When the Cincinnati Bengals hosted the Pittsburgh Steelers early this year, it was like the slow burn of a damp wick. Once Cincinnati's defense forced a game-opening three and out on Pittsburgh, the Bengals responded with their own three-and-out while Antonio Brown returned an ensuing punt 40 yards to the Bengals 34-yard line. Pittsburgh wasn't able to generate a first down, but took a 3-0 lead on a Shaun Suisham 44-yard field goal with 10:47 remaining in the first quarter.
Cincinnati nearly responded but a Kevin Zeitler false start and incomplete third down pass led to another punt. From their own three-yard line, Pittsburgh drove, receiving a little help from a defensive pass interference on Adam Jones. It wasn't until the 3:30 mark that the Bengals generated momentum, thanks to a redemptive Adam Jones fumble (and recovery) that led to Giovani Bernard's first career touchdown with over a minute remaining in the first period. Cincinnati added a field goal on their next possession, taking a 10-3 lead and never looking back.
Though a fourth down Hail Mary as the first half expired could be considered a turnover on downs, Cincinnati protected the football, played excellent defense and dominated time of possession in the second half -- holding onto the ball for over ten minutes in the third and fourth quarters respectively. If one were to make the perfect stew, these are the ingredients that Cincinnati has used to achieve success all season.

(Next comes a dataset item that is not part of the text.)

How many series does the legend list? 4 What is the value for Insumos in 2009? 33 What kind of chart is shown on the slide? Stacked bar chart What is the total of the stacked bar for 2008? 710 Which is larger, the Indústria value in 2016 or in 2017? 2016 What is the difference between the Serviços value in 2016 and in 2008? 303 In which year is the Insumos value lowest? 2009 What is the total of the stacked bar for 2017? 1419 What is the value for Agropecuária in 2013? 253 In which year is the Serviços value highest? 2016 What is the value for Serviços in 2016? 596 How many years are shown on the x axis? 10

In games where the offense turned the ball over less than twice (aka, one time or less), the Bengals are an undefeated 5-0. When they turn it over two times or less, they're 8-1. Three turnovers or more, and they fall to 1-3. It's not a difficult concept -- protect the football, prevent good field position for the other team and finish your own possessions. Cincinnati's defense has held the opposing offense to under 300 yards of total offense four times this year. They've won three of those games. And when the Bengals have won the time of possession battle, they've won four of six games.
Statistical talking points is a beautiful twirl on the dance floor of a Sir Mix-A-Lot song, but what one needs to apply is trends. Such as Andy Dalton completing over 65 percent of his passes in December, generating 465 yards passing and compiling a touchdown-to-interception ratio of 4-1. It helps that Marvin Jones finally made his encore performance with a diving touchdown along with a career-high 148 yards of offense from rookie running back Giovani Bernard last week.
But all of that is the by-product of Cincinnati's offensive line, who has allowed Dalton to stay upright in 105 consecutive drop backs since the :21 second mark in the fourth quarter -- nearly a full month has passed since the last time that Dalton was sacked against Baltimore. The running game has exploded with 319 yards and four touchdowns against the Chargers and Colts combined. Protect the football. Protect the ball carrier. Dominate time of possession. Play quality defense. We're in such a state of obviousness that everything makes sense.
Pittsburgh currently stands as the league's 24th best rush defense, allowing 120.2 yards rushing per game and 14 total touchdowns (tied for 25th). They've also surrendered over 11 plays of 50 yards or more this season.
"Very frustrating," strong safety Troy Polamalu acknowledged via Steelers.com. "When you've been on defenses that really made their money not allowing them at all, or one in a season or two in a season, it’s really surprising. It’s surprising both ways, like, ‘How can we give up this much this year?’ But it’s also like, ‘We were really good back then.’ I didn't know we were that good."
It's strange in a way, seeing Pittsburgh's defensive struggles this year. Not like it was unexpected as the season unfolded with age, injury and the departure of role players. Granted they're ranked No. 12 overall (hardly someone to take for granted), but their sack numbers are down, their rushing defense is questionable and they've secured only eight picks -- 27th in the league.
On paper, Cincinnati should succeed on the ground. Provided that their possessions remain on schedule (no lost yardage on plays or penalties), the Bengals are ranked 11th on third down conversions and will face a defense allowing 40 percent (20th in the NFL). Yet, it's the Steelers. If they're not playing great defense, the psychological nature of things tends to play out.
But then again, this is a different Bengals team too.